Pemex ya no producirá por producir, solo lo hará cuando sea económicamente viable

También, explicó que como consecuencia del perfil financiero de Pemex, su riesgo financiero se ha disminuido en dos puntos porcentuales, lo que tiene un enorme impacto sobre la deuda de Pemex, como consecuencia las calificadoras internacionales han cambiado su perspectiva, todas menos una, de negativa a estable. El 2017 es un punto de inflexión para Pemex ya que, entre otras cosas, el balance financiero de la empresa se está mejorando, señaló González Anaya.

“Hoy, por primera vez desde el año 2012 Pemex va a tener un superávit primario, mientras que el año pasado por primera ocasión Pemex cumplió su meta de producción, y más aún, el próximo año, en 2018, Pemex aumentará por primera ocasión desde 2004 su producción”, dijo José Antonio González Anaya.

Dejar de producir por producir

Una de las diferencias del nuevo Pemex con respecto al anterior, consiste en que la Empresa Productiva del Estado ahora produce de manera diferente, “Pemex ya no producirá por producir, solo lo hará cuando sea económicamente viable”, dijo el funcionario petrolero. Pemex también cuenta ya con una agresiva estrategia de alianzas, ya hubo las primeras tres con un enorme éxito, pero en enero se espera la primera alianza en aguas someras y la segunda en aguas profundas, mientras que en marzo habrá un grupo grande de asignaciones terrestres en agrupaciones para aumentar la producción de Pemex más pronto. Además, se incrementan las reservas mediante la participación en las licitaciones llevadas a cabo por la Secretaría de Energía, gracias a esto Pemex ya cuenta con socios de la calidad de Chevrón, Inpex y Ecopetrol.
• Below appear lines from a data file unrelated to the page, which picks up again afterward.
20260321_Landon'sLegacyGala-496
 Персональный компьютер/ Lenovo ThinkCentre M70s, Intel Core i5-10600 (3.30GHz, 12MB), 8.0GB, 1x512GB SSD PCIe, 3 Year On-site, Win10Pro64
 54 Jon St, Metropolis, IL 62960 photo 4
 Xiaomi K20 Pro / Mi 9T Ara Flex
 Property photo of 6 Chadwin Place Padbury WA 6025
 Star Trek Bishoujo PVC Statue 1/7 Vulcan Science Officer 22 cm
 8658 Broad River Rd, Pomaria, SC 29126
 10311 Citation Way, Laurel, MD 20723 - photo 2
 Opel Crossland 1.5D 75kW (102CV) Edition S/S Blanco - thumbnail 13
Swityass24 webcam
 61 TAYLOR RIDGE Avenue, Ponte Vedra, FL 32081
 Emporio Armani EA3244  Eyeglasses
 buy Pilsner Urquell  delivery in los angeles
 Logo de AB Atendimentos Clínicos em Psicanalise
Por su parte, el reto de Pemex refinación, dijo José Antonio González Anaya, es aumentar la producción de gasolinas y diésel de manera rentable, de lo que se trata es de que no necesariamente México necesita más refinerías, sino que las que tenemos rindan más. Para ello, explicó González Anaya, es reducir los paros no programados, que nada tienen que ver con refinación, gracias a la reforma energética se acabará esto. Lo anterior, entre otras cosas permitirá que se concentren en lo que saben hacer, en la actividad de refinación, 2017 será el segundo año con mayor inversión en mantenimiento de la historia, 9 mil 500 millones de pesos.

La planta de coquización en Tula, cuya primera etapa se puso en marcha ya, con una inversión total de 4 mil 600 millones de dólares, permitirá que se impulse la producción de gasolinas y diésel con la misma cantidad de petróleo de 154 mil a 220 mil barriles. La refinería de Tula será el principal referente de refinación en México, explicó el funcionario de Pemex.